The one-year fiscal cycle has worked reasonably well up until now. Although those of us who think skyrocketing state spending is a problem will argue it hasn’t brought about any discipline when it comes to the expenditure of our hard earned money.
This year has been different. Governor Ed Rendell was late presenting his proposed budget then tried to trick the legislature into approving a number of massive new spending programs. He advanced a fake budget filled with painful cuts and inadequate funding thinking the General Assembly would reject it. Republicans, with more experience in legislative maneuvering, quickly passed the Governor’s fake budget. Rendell then vetoed funding for public education thinking that would force Republicans back to the table. But, the Jersey shore beckoned and the stalemate continued.
So, here we are.
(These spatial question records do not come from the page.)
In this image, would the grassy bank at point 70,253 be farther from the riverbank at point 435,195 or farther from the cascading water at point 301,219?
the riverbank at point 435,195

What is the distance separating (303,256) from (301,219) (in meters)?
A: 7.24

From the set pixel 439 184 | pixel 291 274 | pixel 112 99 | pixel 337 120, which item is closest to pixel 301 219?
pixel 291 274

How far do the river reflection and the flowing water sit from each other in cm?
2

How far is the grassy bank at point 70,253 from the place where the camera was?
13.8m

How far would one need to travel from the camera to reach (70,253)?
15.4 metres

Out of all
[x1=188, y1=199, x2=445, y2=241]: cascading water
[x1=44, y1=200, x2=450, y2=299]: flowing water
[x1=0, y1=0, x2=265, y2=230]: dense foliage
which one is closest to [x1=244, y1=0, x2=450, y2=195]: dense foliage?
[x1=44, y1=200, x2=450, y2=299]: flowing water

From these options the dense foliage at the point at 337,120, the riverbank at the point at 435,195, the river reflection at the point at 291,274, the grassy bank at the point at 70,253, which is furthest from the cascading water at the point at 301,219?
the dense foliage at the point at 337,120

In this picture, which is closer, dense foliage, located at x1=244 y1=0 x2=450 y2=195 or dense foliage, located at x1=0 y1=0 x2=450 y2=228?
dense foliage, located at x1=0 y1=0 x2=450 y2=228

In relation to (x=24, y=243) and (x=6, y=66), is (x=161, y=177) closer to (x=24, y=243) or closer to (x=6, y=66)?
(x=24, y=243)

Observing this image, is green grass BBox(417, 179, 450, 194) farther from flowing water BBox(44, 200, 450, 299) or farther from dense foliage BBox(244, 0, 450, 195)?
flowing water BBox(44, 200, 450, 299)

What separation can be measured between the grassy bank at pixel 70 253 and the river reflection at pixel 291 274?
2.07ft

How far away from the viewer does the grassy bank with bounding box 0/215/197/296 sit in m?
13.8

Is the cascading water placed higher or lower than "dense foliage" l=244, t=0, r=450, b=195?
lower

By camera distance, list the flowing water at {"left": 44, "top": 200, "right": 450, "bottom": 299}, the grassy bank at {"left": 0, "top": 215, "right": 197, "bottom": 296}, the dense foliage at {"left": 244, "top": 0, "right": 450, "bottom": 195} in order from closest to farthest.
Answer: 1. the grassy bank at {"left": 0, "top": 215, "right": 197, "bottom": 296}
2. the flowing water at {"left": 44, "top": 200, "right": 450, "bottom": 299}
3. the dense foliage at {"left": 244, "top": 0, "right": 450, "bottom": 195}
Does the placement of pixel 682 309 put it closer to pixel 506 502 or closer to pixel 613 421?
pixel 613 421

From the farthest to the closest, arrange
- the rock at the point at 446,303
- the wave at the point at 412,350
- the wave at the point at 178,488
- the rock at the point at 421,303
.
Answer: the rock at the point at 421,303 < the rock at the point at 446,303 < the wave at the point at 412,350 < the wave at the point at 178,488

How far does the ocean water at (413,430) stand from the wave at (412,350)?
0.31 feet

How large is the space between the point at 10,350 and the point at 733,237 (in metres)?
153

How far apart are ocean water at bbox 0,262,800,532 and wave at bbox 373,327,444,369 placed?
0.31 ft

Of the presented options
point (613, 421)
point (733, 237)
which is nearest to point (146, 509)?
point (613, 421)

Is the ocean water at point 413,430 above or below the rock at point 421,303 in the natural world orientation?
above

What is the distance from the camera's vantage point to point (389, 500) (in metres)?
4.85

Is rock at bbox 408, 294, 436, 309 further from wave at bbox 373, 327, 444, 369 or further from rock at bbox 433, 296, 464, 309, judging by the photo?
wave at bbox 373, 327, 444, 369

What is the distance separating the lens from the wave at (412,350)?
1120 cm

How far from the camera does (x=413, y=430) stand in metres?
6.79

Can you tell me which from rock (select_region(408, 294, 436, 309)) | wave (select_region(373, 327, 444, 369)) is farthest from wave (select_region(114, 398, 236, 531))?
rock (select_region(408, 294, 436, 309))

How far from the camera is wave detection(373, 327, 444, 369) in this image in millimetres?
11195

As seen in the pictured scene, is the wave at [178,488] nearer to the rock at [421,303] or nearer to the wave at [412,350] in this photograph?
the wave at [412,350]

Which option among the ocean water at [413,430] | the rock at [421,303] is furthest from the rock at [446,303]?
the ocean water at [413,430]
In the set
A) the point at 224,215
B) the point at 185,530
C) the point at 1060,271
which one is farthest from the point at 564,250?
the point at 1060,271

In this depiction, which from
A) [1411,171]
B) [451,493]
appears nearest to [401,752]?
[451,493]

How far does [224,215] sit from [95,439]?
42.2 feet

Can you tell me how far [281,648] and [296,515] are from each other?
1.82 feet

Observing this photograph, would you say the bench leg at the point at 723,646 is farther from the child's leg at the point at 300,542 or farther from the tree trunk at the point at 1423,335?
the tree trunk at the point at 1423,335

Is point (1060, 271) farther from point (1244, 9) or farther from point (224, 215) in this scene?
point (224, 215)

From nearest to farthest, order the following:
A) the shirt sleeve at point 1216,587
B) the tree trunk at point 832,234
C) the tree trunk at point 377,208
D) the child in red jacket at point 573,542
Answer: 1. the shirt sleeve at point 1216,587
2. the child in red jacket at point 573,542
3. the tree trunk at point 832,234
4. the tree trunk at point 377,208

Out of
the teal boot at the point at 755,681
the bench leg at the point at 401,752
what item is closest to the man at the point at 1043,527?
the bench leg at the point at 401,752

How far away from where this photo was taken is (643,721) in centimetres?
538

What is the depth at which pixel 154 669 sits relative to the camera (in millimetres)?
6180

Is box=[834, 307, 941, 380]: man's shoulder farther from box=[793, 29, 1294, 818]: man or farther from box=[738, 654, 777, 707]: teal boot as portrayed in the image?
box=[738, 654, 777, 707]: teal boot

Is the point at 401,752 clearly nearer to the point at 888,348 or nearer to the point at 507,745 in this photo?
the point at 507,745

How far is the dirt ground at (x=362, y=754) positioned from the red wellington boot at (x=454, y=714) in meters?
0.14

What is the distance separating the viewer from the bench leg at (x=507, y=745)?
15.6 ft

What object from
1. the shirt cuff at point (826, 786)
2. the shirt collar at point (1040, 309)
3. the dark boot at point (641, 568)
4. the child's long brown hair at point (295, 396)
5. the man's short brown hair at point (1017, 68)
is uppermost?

Labor Day is past, school bells have rung, and for the first time in anyone’s memory the state still doesn’t have an education budget, school districts are scrambling for interim financing, and gridlock has gripped the state capitol.
Much of this, of course, is politics. But keep in mind this is not a legislative or gubernatorial election year – so if it is this bad now, imagine how difficult consensus will be to achieve when elections are just around the corner. So long as Pennsylvanians elect a Governor of one party, and a legislative majority of the other, such stalemates are inevitable.
The unique way the Pennsylvania legislature does business also nurtures gridlock. Real negotiating and real decisions are made by a handful of legislative leaders. The only influence most members of the General Assembly have in the budget process comes in fleeting comments during caucus meetings. With so few players involved the ability to form a budget-passing coalition is limited.
In the highly charged partisan atmosphere of Pennsylvania’s state capitol a two-year budget cycle is starting to make sense. If budgets are passed at the beginning of each two-year legislative session that would free legislators to focus more on long-term issues and planning. Perhaps we might even find we don’t need two-year legislative sessions.
From a financial standpoint, it would provide some stability for both taxpayers and tax-funded organizations to have some predictability in state taxation and spending. School districts, for example, would know the level of state subsidies far in advance of approving their own budgets and could make local spending decisions accordingly.
Like those retro jerseys and sneakers, two-year budget cycles may be something that was better than the new and improved version.